- _課題文_
==*==

葬儀の基礎知識

喪に服すとは?

「喪に服す」という言葉を耳にしたことがある方は多いと思います。しかし、「喪に服す」の意味を理解せず、あいまいなまま使われているケースも多いのではないでしょうか。

今回の記事では、「喪に服す」という言葉の意味や喪に服す期間、期間中の過ごし方などについてもご紹介します。

「喪に服す」とは

「喪に服す」は、近親者が亡くなった場合に故人を偲んで一定期間の行動を慎むことを指します。「喪」という漢字に含まれる意味は、「人の死後、その人を弔うために、親族が一定の期間家にこもって他との交際を避け、慎み深く過ごすこと」です。また、喪に服する行為のことを別の言葉で「服喪」や「忌服」とも言います。

遺族は、喪に服すことで少しずつ心が落ち着き、大事な人を失った悲しみを乗り越えることができます。つまり喪に服すことは、故人への弔いでもある一方、日常生活へと戻らなければいけない遺族たちのための行為でもあるといえるでしょう。

「喪に服す」由来

喪に服すという行動の由来は、「死は穢れ(けがれ)である」という神道の考え方に基づいています。穢れとは、不潔や不浄な状態を表す言葉です。本来清潔であるべきものが汚れている状態(死や出産、月経、失火、怪我、肉食など)を指し、これらは神や仏を敬う際には避けられるべきものとされてきました。

身近な人が亡くなるとその周りの人には死の穢れがつくため、不用意に人と会って穢れを広めないように行動を慎むようになったのです。

「喪中」と「忌中」の違い

喪に服す期間のことを「喪中」もしくは「忌中」と呼びます。両者の違いは、喪に服す期間の長さです。

「喪中」の期間

喪中の期間は、長い場合は1年間です。

「忌中」の期間

忌中の期間は、仏教の場合は四十九日法要を迎えるまで、神道の場合は五十日祭を迎えるまでです。忌明けしてからも喪中は続くことから、忌中は喪中の一部であるといえます。

昔は喪に服すことが法令で定められていた

江戸時代、江戸幕府5代目将軍徳川綱吉の時代に「服忌令(ぶっきりょう)」が制定されました。これにより、喪中の行動は今よりも遥かに厳しく制限されていました。日常生活でも喪服を着て過ごし、お祝い事や遊び、笑い、お酒、肉などを絶ってまで、慎みのある生活を送ることが普通だったのです。

この法令は昭和22年に廃止され、現代ではそこまで厳しく禁ずることはなくなりましたが、お祝い事を避ける風習は今も変わらず残っています。

==*==

- _抽出記録_
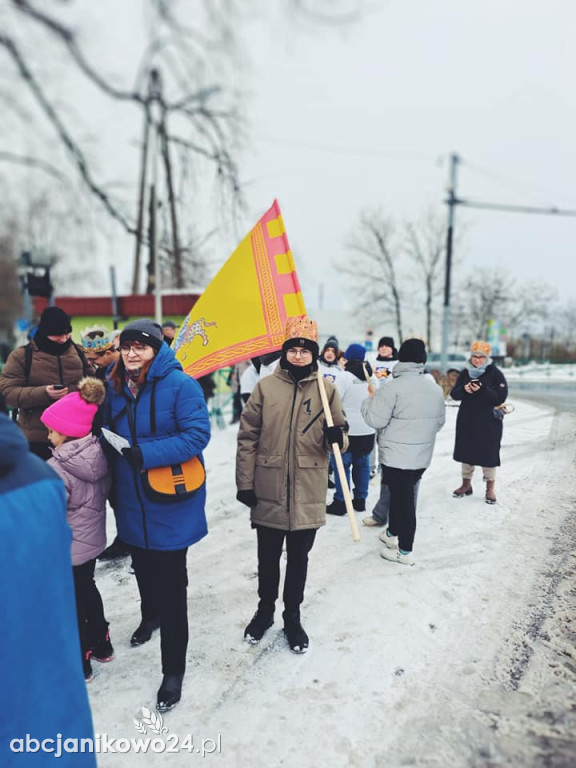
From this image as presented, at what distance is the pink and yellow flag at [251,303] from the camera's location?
334 centimetres

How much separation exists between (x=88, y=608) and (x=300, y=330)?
6.69 ft

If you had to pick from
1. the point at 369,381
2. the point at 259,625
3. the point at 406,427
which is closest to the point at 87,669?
the point at 259,625

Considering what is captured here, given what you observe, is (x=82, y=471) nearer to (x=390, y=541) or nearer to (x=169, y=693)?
(x=169, y=693)

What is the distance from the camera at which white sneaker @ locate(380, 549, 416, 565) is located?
3.92 meters

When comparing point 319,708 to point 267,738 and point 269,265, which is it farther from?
point 269,265

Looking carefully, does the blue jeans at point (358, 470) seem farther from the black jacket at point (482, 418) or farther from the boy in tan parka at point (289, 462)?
the boy in tan parka at point (289, 462)

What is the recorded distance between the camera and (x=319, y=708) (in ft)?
7.95

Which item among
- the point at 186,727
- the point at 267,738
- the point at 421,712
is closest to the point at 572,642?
the point at 421,712

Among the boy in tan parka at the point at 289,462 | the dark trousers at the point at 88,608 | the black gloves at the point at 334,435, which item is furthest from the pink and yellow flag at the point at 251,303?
the dark trousers at the point at 88,608

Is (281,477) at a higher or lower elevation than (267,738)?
higher

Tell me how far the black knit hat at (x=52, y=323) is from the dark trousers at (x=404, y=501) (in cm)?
285

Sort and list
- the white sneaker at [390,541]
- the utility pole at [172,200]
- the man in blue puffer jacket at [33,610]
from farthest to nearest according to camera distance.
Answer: the utility pole at [172,200] → the white sneaker at [390,541] → the man in blue puffer jacket at [33,610]

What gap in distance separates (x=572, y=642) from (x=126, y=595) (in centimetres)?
305

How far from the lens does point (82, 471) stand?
248cm
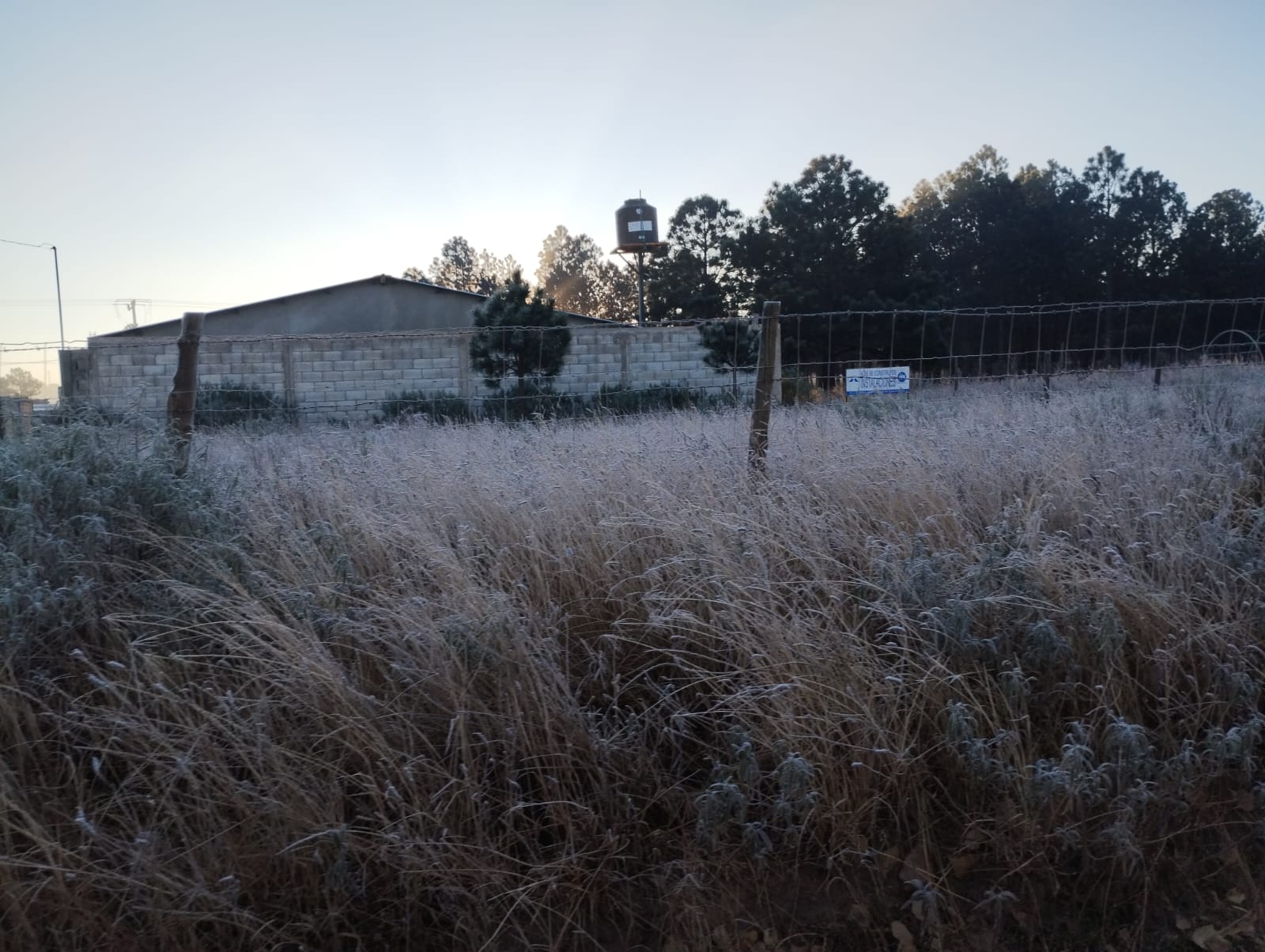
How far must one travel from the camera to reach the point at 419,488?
4934mm

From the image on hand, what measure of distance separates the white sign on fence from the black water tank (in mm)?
24103

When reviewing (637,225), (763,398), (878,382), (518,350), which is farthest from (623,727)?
(637,225)

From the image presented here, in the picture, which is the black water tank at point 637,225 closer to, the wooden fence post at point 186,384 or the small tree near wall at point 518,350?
the small tree near wall at point 518,350

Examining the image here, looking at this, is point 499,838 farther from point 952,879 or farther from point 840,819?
point 952,879

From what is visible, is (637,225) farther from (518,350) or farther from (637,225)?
(518,350)

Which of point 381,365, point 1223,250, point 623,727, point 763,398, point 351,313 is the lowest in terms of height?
point 623,727

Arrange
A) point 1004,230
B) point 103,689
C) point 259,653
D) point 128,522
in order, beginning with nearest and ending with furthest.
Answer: point 103,689
point 259,653
point 128,522
point 1004,230

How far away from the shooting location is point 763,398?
555 cm

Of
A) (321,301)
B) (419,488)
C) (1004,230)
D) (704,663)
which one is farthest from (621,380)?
(1004,230)

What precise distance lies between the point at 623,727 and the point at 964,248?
43905 millimetres

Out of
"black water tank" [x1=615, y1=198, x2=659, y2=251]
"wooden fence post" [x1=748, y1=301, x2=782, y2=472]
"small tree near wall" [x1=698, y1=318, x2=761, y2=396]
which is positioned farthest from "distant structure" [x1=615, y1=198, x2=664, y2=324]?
"wooden fence post" [x1=748, y1=301, x2=782, y2=472]

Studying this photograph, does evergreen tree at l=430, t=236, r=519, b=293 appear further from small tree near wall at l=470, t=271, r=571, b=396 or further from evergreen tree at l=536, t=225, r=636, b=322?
small tree near wall at l=470, t=271, r=571, b=396

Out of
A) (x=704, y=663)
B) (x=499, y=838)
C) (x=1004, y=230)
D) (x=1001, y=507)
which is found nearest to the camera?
(x=499, y=838)

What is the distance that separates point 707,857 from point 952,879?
0.78 m
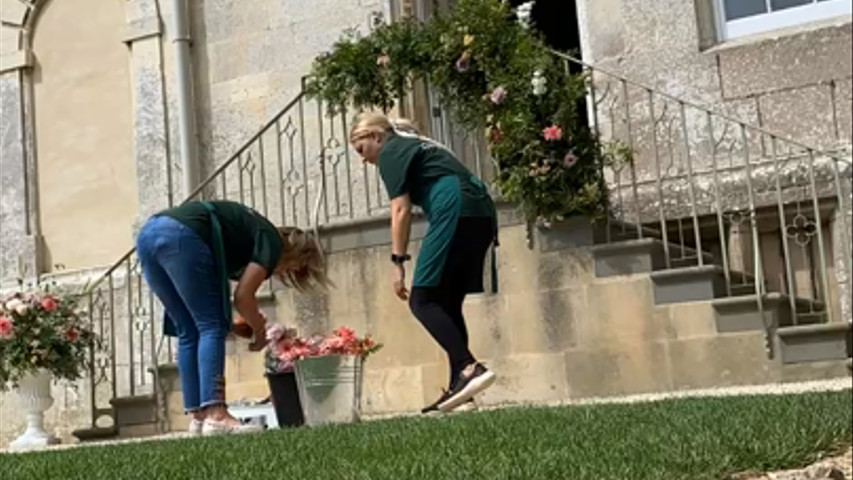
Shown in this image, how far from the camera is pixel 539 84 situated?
21.8ft

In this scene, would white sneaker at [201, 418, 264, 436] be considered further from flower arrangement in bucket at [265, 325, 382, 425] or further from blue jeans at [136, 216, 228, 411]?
flower arrangement in bucket at [265, 325, 382, 425]

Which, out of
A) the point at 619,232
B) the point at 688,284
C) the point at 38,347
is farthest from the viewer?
the point at 38,347

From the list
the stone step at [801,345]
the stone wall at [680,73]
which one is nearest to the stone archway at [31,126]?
the stone wall at [680,73]

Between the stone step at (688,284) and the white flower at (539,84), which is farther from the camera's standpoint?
the white flower at (539,84)

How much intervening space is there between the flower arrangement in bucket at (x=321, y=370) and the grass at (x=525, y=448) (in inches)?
29.9

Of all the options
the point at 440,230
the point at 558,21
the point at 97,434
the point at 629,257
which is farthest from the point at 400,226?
the point at 558,21

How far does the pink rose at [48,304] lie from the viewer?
23.4 feet

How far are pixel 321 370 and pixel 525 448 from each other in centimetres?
234

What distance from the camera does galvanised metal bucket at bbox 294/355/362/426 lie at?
17.6 feet

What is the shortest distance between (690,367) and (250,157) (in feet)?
12.5

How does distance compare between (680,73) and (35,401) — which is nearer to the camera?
(35,401)

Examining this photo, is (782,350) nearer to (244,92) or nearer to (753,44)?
(753,44)

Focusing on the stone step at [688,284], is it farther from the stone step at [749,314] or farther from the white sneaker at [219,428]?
the white sneaker at [219,428]

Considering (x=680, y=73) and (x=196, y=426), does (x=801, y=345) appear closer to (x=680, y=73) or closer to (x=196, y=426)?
(x=680, y=73)
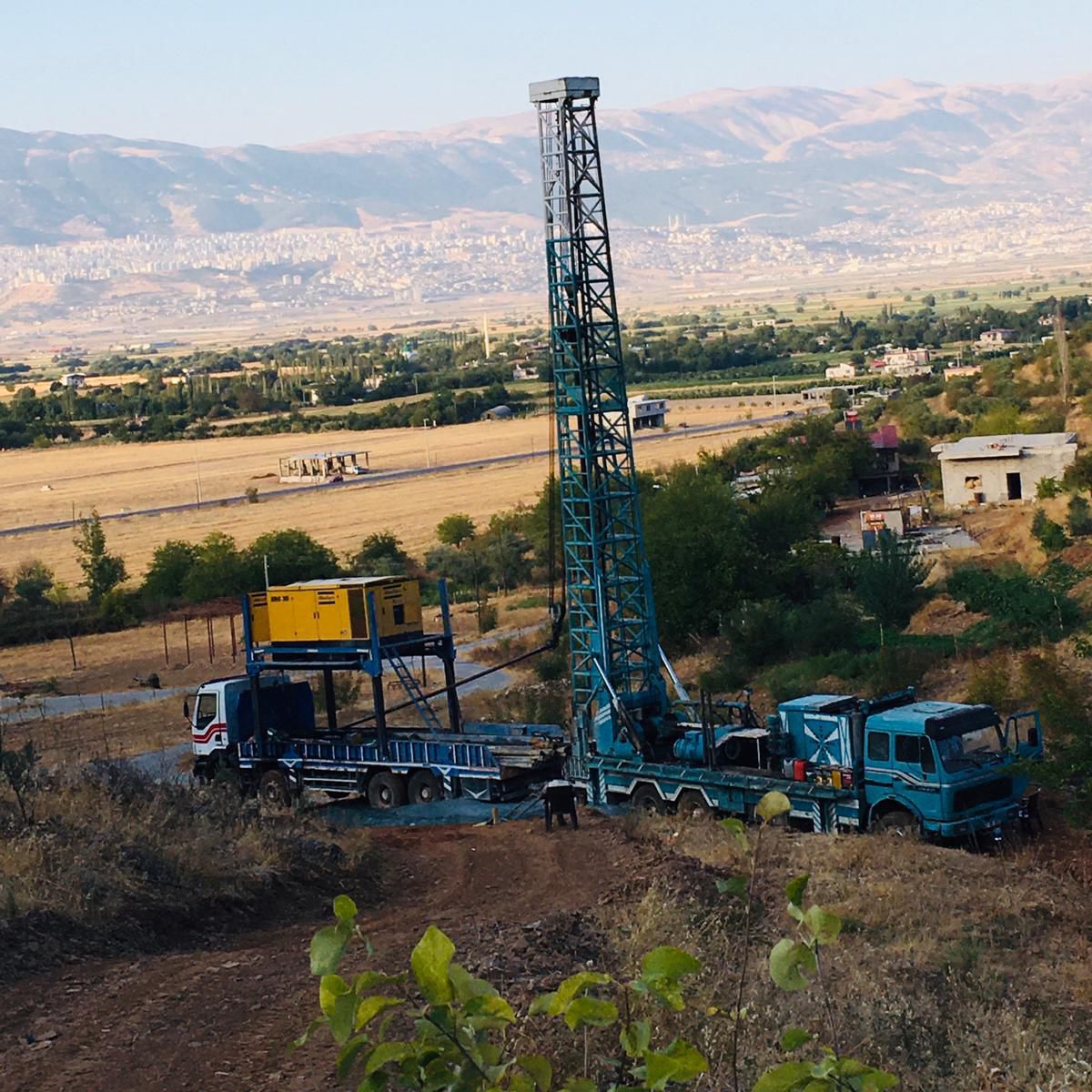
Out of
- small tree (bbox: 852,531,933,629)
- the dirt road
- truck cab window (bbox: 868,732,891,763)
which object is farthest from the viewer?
small tree (bbox: 852,531,933,629)

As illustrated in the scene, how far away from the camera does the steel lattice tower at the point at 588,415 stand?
22000 millimetres

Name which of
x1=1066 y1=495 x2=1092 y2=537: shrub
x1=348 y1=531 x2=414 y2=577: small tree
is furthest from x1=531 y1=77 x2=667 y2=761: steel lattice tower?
x1=348 y1=531 x2=414 y2=577: small tree

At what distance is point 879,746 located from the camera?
17734 millimetres

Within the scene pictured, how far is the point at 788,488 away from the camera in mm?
49156

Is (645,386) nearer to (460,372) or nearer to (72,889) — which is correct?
(460,372)

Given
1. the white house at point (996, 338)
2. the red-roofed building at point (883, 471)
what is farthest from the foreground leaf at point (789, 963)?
the white house at point (996, 338)

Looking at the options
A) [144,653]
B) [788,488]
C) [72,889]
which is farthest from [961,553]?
[72,889]

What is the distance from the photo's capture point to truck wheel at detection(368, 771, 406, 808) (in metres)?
22.4

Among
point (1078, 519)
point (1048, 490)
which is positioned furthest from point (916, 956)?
point (1048, 490)

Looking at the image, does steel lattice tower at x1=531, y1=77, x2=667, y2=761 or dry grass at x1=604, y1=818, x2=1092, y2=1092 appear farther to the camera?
steel lattice tower at x1=531, y1=77, x2=667, y2=761

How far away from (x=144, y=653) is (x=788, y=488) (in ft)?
60.8

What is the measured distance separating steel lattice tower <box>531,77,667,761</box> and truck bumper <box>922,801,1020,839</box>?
525 centimetres

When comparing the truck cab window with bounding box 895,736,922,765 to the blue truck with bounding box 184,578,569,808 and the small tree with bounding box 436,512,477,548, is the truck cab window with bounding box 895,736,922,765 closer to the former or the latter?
the blue truck with bounding box 184,578,569,808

==*==

- _課題_
• a. 次の(i)〜(iii)が、「喪に服す」について述べた課題文の内容と合っているかどうかを、それぞれ「はい」か「いいえ」で答えてください。判断の根拠となる課題文の語句も、そのまま引用してください。
(i) 服忌令は、江戸幕府5代目将軍徳川綱吉の時代に制定された。
(ii) 服忌令は明治時代に廃止された。
(iii) 神道の場合、忌中の期間は四十九日法要を迎えるまでである。
• b. 記録のうち、「How far must」を含む行から始めて「43905 millimetres」を含む行までを書き直してください。その際、「black water tank」を「dark water tank」に切り替え、ほかはすべてそのままにしてください。

- _解答_
• a.
(i) はい。『江戸幕府5代目将軍徳川綱吉の時代に「服忌令(ぶっきりょう)」が制定されました』
(ii) いいえ。『この法令は昭和22年に廃止され』
(iii) いいえ。『神道の場合は五十日祭を迎えるまでです』

• b.
How far must one travel from the camera to reach the point at 419,488?
4934mm

From the image on hand, what measure of distance separates the white sign on fence from the dark water tank (in mm)?
24103

When reviewing (637,225), (763,398), (878,382), (518,350), which is farthest from (623,727)?
(637,225)

From the image presented here, in the picture, which is the dark water tank at point 637,225 closer to, the wooden fence post at point 186,384 or the small tree near wall at point 518,350?
the small tree near wall at point 518,350

Examining the image here, looking at this, is point 499,838 farther from point 952,879 or farther from point 840,819?
point 952,879

From what is visible, is (637,225) farther from (518,350) or farther from (637,225)?
(518,350)

Which of point 381,365, point 1223,250, point 623,727, point 763,398, point 351,313 is the lowest in terms of height?
point 623,727

Arrange
A) point 1004,230
B) point 103,689
C) point 259,653
D) point 128,522
in order, beginning with nearest and ending with furthest.
Answer: point 103,689
point 259,653
point 128,522
point 1004,230

How far away from the shooting location is point 763,398?
555 cm

Of
A) (321,301)
B) (419,488)
C) (1004,230)
D) (704,663)
which one is farthest from (621,380)?
(1004,230)

What precise distance lies between the point at 623,727 and the point at 964,248?
43905 millimetres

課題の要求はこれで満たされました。